MGM is suing victims of Las Vegas festival massacre

Lars Brandle
MGM is suing victims of Las Vegas festival massacre

In an extraordinary twist to last year’s mass shooting at a country music festival in Las Vegas, MGM Resorts International is now reportedly suing more than 1,000 victims and survivors in an effort to avoid liability.

Flash back to Sunday, Oct. 1, 2017, when Stephen Paddock unleashed hell from his hotel suite in Mandalay Bay hotel, taking the lives of 58 and injuring hundreds more down below attending the Route 91 Harvest festival.

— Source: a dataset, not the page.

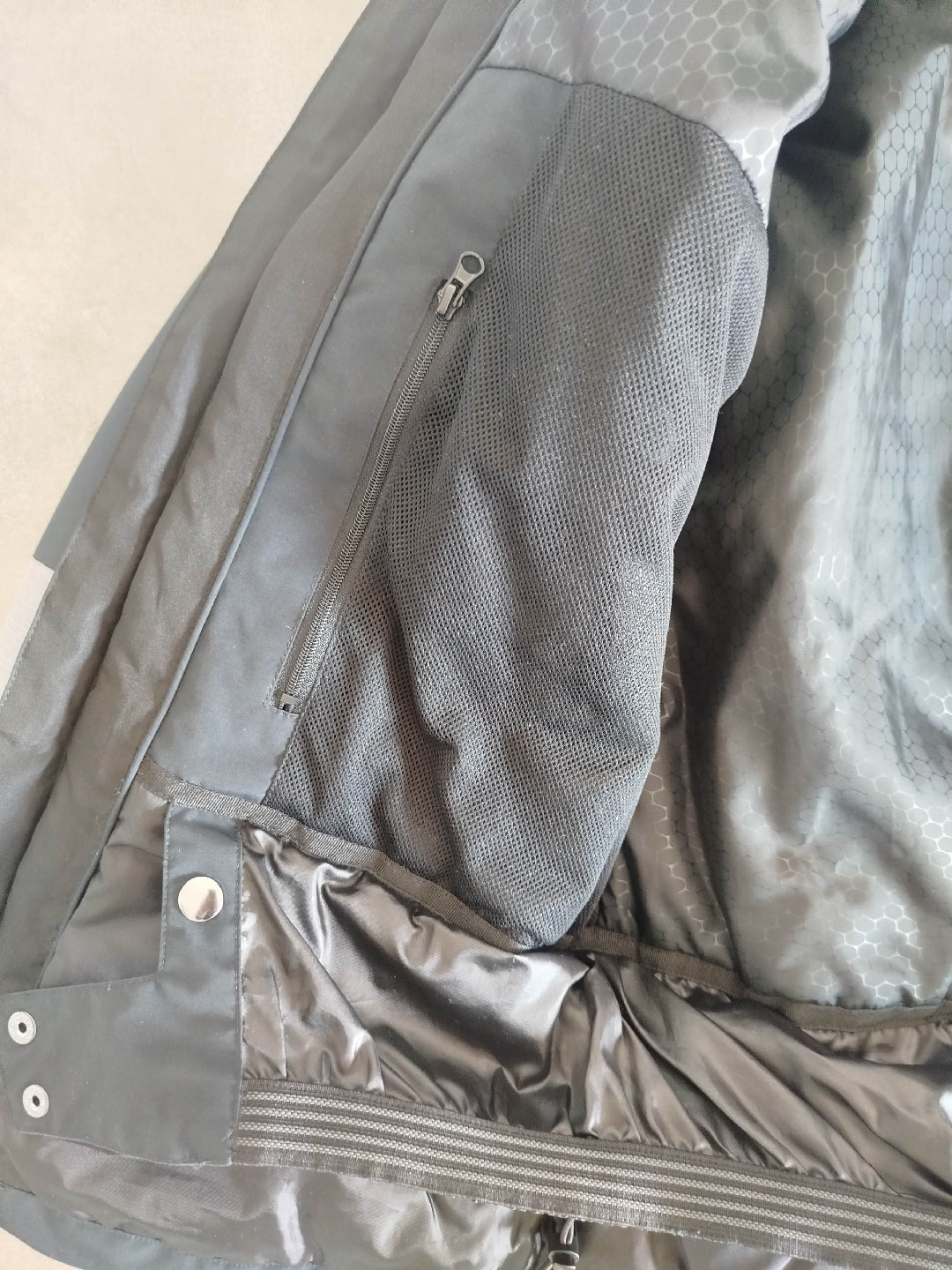 Giacca sci uomo Rossignol tg M usata 1 volta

Paddock’s 10-minute spree is considered to be the deadliest mass shooting in modern U.S. history. The gunman reportedly laid out an arsenal in his apartment, which included semi-automatic rifles and thousand rounds of ammunition.

Las Vegas festival massacre CNBC

Source: CNBC

MGM Resorts International, which operates Mandalay Bay and the Route 91 fest, wants to ensure what happened in Vegas is none of its fault.

According to multiple reports, MGM filed federal complaints in Nevada and California last Friday arguing to dismiss any claims that it is responsible for deaths, injuries or damages from the rampage because a security vendor it hired was certified by the Department of Homeland Security and was therefore protected from liability under a 2002 federal act.

MGM wants a judge to determine whether the 2002 act, which extends liability protection to any company that uses “anti-terrorism” and was enacted in the wake of the Sept. 11 bombings, is applicable to the Route 91 shootings. The company say it is not seeking money from the victims, the Las Vegas Review-Journal reports.

“The Federal Court is an appropriate venue for these cases and provides those affected with the opportunity for a timely resolution,” said a spokesperson for MGM Resorts. “Years of drawn out litigation and hearings are not in the best interest of victims, the community and those still healing.”

The lawsuits are said to target more than 1,000 victims who have either sued the company and voluntarily dismissed their claims or have threatened to sue after the spree.

Not surprisingly, survivors and their supporters are furious by the turn of events. “I’ve never seen such callous, reprehensible behaviour,” Robert Eglet, a Las Vegas attorney who said he represents about 1,000 survivors, told CBS News. “They’re victimizing these poor people twice.”

Muhammad Aziz, a Houston attorney who said he represents about 1,400 survivors, called the lawsuits “unprecedented” and said his clients were “surprised, shocked, angered,” CNN reports.

The shooter took own his life before he could be captured and, to date, investigators haven’t declared his motive. The incident hasn’t been called a terrorist attack.

A slew of lawsuits were filed after the attack, including papers targeting the festival’s promoter, Live Nation.